[Questions about scene geometry]

________

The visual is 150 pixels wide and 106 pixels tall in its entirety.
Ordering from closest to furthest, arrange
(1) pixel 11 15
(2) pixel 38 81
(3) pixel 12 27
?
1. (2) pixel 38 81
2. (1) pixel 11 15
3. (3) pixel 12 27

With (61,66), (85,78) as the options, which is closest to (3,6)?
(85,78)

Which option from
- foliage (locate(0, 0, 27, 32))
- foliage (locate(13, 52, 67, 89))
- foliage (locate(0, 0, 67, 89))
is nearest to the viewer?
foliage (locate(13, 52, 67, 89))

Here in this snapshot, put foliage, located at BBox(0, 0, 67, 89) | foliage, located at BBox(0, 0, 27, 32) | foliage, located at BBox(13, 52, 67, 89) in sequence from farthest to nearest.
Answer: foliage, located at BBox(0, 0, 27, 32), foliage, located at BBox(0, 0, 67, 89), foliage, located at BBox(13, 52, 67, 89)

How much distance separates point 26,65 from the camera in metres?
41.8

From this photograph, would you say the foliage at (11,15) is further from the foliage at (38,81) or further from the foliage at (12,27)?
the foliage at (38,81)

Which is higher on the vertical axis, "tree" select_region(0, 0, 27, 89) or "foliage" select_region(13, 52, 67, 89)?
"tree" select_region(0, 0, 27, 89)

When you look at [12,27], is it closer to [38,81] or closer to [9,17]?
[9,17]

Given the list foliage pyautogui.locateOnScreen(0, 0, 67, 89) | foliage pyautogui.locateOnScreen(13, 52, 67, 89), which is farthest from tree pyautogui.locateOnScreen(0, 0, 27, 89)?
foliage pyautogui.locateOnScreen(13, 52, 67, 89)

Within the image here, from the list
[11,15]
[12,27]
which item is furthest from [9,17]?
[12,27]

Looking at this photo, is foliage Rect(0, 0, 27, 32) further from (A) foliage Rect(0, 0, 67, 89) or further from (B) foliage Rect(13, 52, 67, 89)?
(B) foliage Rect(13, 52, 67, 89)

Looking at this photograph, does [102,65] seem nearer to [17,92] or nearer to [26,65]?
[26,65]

________

THE REQUEST :: Write out the lines above, starting at the line that contains "How much distance" and ending with the final line, and nothing else; copy them exactly.

COMPLETED EXERCISE ::
How much distance separates point 26,65 from the camera in metres?
41.8

From this photograph, would you say the foliage at (11,15) is further from the foliage at (38,81) or further from the foliage at (12,27)?
the foliage at (38,81)

Which is higher on the vertical axis, "tree" select_region(0, 0, 27, 89) or "foliage" select_region(13, 52, 67, 89)?
"tree" select_region(0, 0, 27, 89)

When you look at [12,27], is it closer to [38,81] or closer to [9,17]?
[9,17]

Given the list foliage pyautogui.locateOnScreen(0, 0, 67, 89) | foliage pyautogui.locateOnScreen(13, 52, 67, 89), which is farthest from tree pyautogui.locateOnScreen(0, 0, 27, 89)?
foliage pyautogui.locateOnScreen(13, 52, 67, 89)

Within the image here, from the list
[11,15]
[12,27]
which item is furthest from [9,17]?
[12,27]

Looking at this photo, is foliage Rect(0, 0, 27, 32) further from (A) foliage Rect(0, 0, 67, 89) or further from (B) foliage Rect(13, 52, 67, 89)?
(B) foliage Rect(13, 52, 67, 89)

Looking at this photograph, does [102,65] seem nearer to [17,92] or nearer to [26,65]?
[26,65]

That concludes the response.